“Building every generative architecture by hand — to understand, not just to use.”
ScratchGen is a hands-on project for learning and implementing modern generative models from scratch using PyTorch, organized by historical and conceptual breakthroughs.
Each stage focuses on rebuilding key generative architectures — from VAEs and GANs to Diffusion Transformers and Multimodal Generators — directly from foundational papers.

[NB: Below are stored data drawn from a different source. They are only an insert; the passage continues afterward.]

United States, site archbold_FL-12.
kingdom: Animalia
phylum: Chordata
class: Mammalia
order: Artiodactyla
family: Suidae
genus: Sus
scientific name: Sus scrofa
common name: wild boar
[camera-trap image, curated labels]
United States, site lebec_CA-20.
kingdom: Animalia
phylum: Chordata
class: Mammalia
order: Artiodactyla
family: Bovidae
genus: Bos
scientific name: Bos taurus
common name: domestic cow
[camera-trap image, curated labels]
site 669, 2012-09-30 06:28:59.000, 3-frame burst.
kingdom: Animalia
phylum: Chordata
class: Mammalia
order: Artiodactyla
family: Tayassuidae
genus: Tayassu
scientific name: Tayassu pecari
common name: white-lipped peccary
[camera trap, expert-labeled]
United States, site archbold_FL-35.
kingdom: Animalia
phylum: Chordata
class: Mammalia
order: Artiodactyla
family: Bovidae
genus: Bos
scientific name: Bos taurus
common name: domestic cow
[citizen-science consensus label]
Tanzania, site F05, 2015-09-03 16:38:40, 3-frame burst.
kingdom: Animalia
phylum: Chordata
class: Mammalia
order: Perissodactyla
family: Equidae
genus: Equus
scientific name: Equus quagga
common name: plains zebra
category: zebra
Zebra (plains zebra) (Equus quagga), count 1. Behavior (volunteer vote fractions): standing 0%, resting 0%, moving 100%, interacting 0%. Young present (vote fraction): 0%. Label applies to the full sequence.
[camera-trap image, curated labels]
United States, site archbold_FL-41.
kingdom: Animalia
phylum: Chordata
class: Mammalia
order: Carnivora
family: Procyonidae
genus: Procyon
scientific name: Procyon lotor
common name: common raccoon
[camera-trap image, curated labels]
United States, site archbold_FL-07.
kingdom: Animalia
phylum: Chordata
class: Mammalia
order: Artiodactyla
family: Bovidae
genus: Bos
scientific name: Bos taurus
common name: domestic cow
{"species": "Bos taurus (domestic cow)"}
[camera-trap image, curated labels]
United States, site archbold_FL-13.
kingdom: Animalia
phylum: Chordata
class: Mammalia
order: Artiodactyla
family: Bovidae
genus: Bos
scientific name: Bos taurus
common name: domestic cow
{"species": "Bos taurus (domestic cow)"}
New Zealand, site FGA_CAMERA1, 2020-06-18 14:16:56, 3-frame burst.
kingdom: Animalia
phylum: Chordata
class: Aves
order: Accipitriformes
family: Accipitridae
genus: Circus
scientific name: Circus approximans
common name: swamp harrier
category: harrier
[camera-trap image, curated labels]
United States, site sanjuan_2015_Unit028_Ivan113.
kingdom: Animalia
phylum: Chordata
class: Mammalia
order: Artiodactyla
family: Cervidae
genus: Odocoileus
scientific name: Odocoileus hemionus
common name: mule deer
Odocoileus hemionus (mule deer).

notebooks/ # Jupyter notebooks for guided experiments
data/ # Raw and processed datasets
src/ # Core modules: models, trainers, evaluators, utils
experiments/ # Saved checkpoints, logs, and results
scripts/ # Run scripts for training and evaluation
tests/ # Unit tests for project modules
Implementation order, references, datasets, and difficulty ratings are all documented in
👉 TIMELINE.md
That file defines the canonical progression of ScratchGen — from probabilistic VAEs to modern multimodal diffusion systems.
“Code is the curriculum.”
ScratchGen emphasizes re-derivation and self-implementation:
- No prebuilt architectures.
- Each model trained end-to-end.
- Minimal dependencies beyond PyTorch and standard math.
- Strong focus on intuition → derivation → reproducible results.
- Build intuition for each class of generative model.
- Understand the why behind each innovation.
- Create a modular foundation to experiment across architectures.
- Document each implementation with clean notebooks, visuals, and equations.